READING TEXT:
[start]

# Google Maps



## kah5683 (May 15, 2017)

Have an iphone 6 plus. Have tried Waze, the Uber app, and Gmaps. In the city, Waze drives me crazy because when you pick up someone, it takes 1/2 block or so of driving before it kicks in. With a lot of one way streets, this adds up to a lot of backtracking.

I usually use uber app, unless I know there is traffic, which is most of the time in the city.

I've tried google maps, but when it opens in the app, I push the button to start navigating, but it never gets going. I finally just give up. I hear though that Gmaps is the best choice. What am I doing wrong with Gmaps?


----------



## brianboru (Nov 3, 2016)

You have to push the button to start navigating first in the uber app and then push the blue arrow in Google maps to start google maps navigating.


----------



## kah5683 (May 15, 2017)

I think that is what I did. Is the blue arrow in Gmaps in the lower right?


----------



## brianboru (Nov 3, 2016)

Yes. First you push the stat navigation button in the uber app then google maps opens up and you tap the blue arrow. I made the same mistake when I switched to google maps. Much o the time I find it useful to switch back to uber for the drop off location. To do that you tap the + sign in google maps then tap the blue area at the top off the gmaps screen and it goes back to the uber app. Hope this helps. I have found gmaps to be much better than the uber app which is built on top o the old (and crappy) apple maps.


----------



## Irishjohn831 (Aug 11, 2017)

With google maps at times thru the uber app the directions come up in numeric form rather than actual address. Not sure if it's coordinated but pain in the neck if you are looking for house number and street


----------



## pacifico (May 13, 2017)

In 


kah5683 said:


> Have an iphone 6 plus. Have tried Waze, the Uber app, and Gmaps. In the city, Waze drives me crazy because when you pick up someone, it takes 1/2 block or so of driving before it kicks in. With a lot of one way streets, this adds up to a lot of backtracking.
> 
> I usually use uber app, unless I know there is traffic, which is most of the time in the city.
> 
> I've tried google maps, but when it opens in the app, I push the button to start navigating, but it never gets going. I finally just give up. I hear though that Gmaps is the best choice. What am I doing wrong with Gmaps?


In waze the direction is righ unles you did an u turn after arrival so it will be the oposite direction, check the map before running away


----------



## LilRedWagon (Apr 14, 2017)

pacifico said:


> In
> 
> In waze the direction is righ unles you did an u turn after arrival so it will be the oposite direction, check the map before running away


This is what happens to a friend of mine, too. Did you ever get any help with it? I found your post searching for troubles with using either google maps or waze, neither will work for him. He has an android (a Samsung) and T Mobile.


----------



## pacifico (May 13, 2017)

[end]

EXTRACTED RECORDS:
[start]

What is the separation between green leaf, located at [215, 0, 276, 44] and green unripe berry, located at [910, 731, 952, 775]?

[end]
[start]

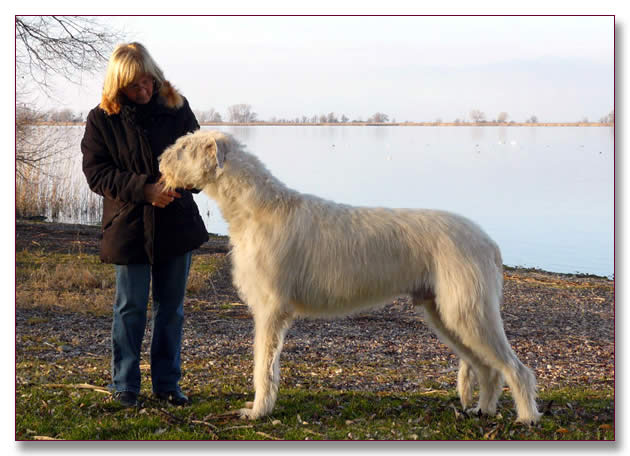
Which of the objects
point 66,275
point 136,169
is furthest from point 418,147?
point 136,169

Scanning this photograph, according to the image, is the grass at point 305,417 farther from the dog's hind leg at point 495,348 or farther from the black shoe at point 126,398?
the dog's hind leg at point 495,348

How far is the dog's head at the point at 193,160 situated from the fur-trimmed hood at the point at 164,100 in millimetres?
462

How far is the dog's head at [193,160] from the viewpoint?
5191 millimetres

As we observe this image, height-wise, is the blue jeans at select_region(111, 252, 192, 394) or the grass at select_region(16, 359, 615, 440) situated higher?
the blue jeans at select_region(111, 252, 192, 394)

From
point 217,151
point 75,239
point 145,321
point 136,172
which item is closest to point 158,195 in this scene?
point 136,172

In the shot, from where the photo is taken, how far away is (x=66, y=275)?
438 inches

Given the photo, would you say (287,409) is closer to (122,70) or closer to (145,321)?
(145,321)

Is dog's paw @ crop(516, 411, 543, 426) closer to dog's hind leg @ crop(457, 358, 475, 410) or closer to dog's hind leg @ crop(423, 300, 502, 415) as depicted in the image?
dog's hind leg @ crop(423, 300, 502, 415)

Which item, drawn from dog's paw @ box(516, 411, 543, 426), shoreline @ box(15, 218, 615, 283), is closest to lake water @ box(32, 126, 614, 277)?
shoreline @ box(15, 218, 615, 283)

[end]

WHAT IS ASKED:
(1) Reproduce the forum thread on Google Maps from "This is what" up to and including "and T Mobile.", putting "Verizon" in place of "T Mobile".
(2) Decide whether each statement agrees with the forum thread on Google Maps. Answer yes or no, and quote the words that decide it. (a) brianboru says the Uber app is built on top of the old Apple Maps. (b) kah5683 uses an Android phone. (c) Irishjohn831 says directions through the Uber app sometimes appear in numeric form instead of an address.

RESPONSES FOR EACH TASK:
(1)
This is what happens to a friend of mine, too. Did you ever get any help with it? I found your post searching for troubles with using either google maps or waze, neither will work for him. He has an android (a Samsung) and Verizon.

(2)
(a) Yes: "the uber app which is built on top o the old (and crappy) apple maps"
(b) No: "Have an iphone 6 plus."
(c) Yes: "the directions come up in numeric form rather than actual address"